Our system was a five foot high black cabinet with an open reel tape drive built into the front. Next to it was our disk drives, two stack drives that resembled a washing machine in which you could change the disk by loading in a 5 platter disk pack that resembled a cake box. Each drive held 80 megabytes which seems hilariously small today but was consistent with the technology of the time. Eventually we added a “massive” 1.2 gig drive, another washing machine with a 10 platter cake box to load. A line printer and 5 black and white terminals rounded out the installation.
My goal was to write the first interactive systems to speed up some of the Department's administrative functions, which were woefully manual and backlogged. After studying the manuals and experimenting with coding, I got permission to put together a system for automating the management of no-fault arbitration forums and then eventually consumer complaints and investigations. Consumer complaints were particularly gratifying, as the time to get out basic acknowledgements and inquiry letters for a new case dropped from six months to three days, and the case backlog and average time to resolution plummeted.

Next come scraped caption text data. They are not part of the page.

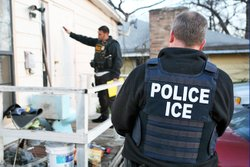 ICE officers during a deportation raid. Photo Courtesy of ICE.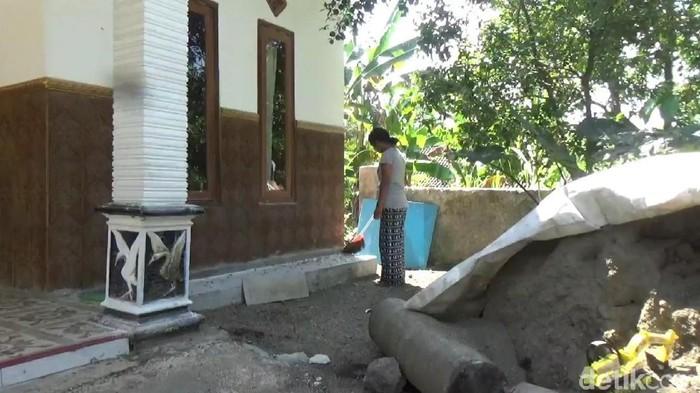 Warga membersihkan ulat di depan rumahnya/Foto: Muhajir Arifin
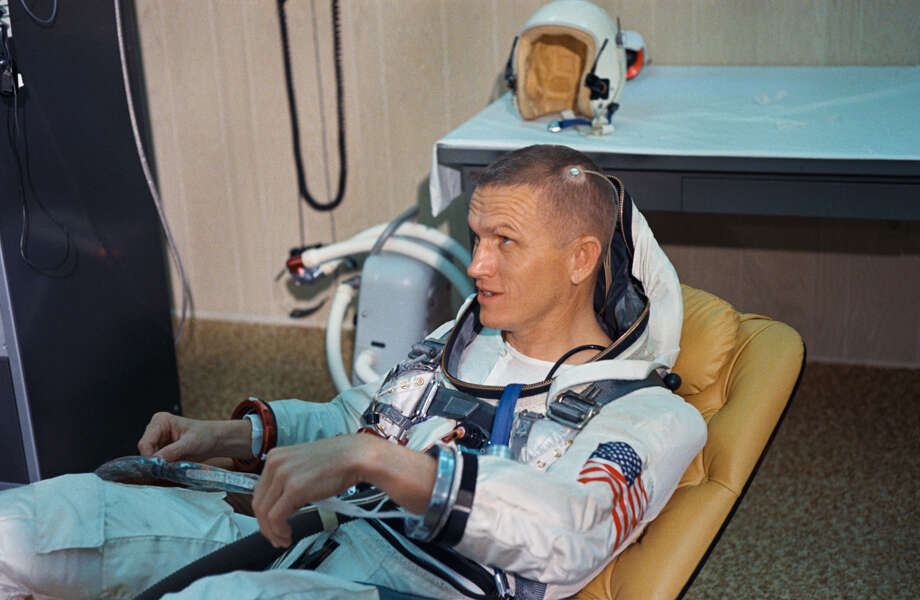 Astronaut Frank Borman, command pilot of the National Aeronautics and Space Administration's (NASA) Gemini-7 spaceflight, undergoes suiting up operations in the Launch Complex 16 suiting trailer. A medical biosenser is attached to his scalp Dec. 4, 1965. (NASA)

These were very exciting times since I was the only systems programmer and application developer on the Level 6 for the first 3 years or so. Very exciting for a 21 year old. The two statewide shared mainframe systems were an IBM and a Honeywell, so naturally we started calling the mainframe “Big Honeywell” and the Level 6 “Little Honeywell”. I was always lobbying to put things on Little Honeywell instead of the mainframes.
We coded apps for the Level 6 in COBOL (it did support other languages, but this is what we used). COBOL is not the first language that comes to mind when you think of interactive systems, but it had a bunch of calls that let you manipulate the screen, and it worked surprisingly well. Current coders would be amazed at just how much could be done with a system with so little power (by current standards), so little memory (I think the main memory board was only 2 meg) and so little disk. But everything was character based and did not need all the resources that Windows and all the other graphic based products would eventually demand. I even was given a copy of a character-based “Space Invaders” game for it, by one of the Honeywell salespeople. You “shot” periods at the descending ships made of asterisks. As you may remember in Space Invaders, from time to time a flying sauce would go across the top of the screen that you could shoot for extra points. In this character-based version, it was composed of the name “Doris” in multiple parentheses. We would all speculate on whether Doris was someone the developer adored, who he wanted to honor by putting in his game, or someone he despised, who he wanted to make everyone shoot at.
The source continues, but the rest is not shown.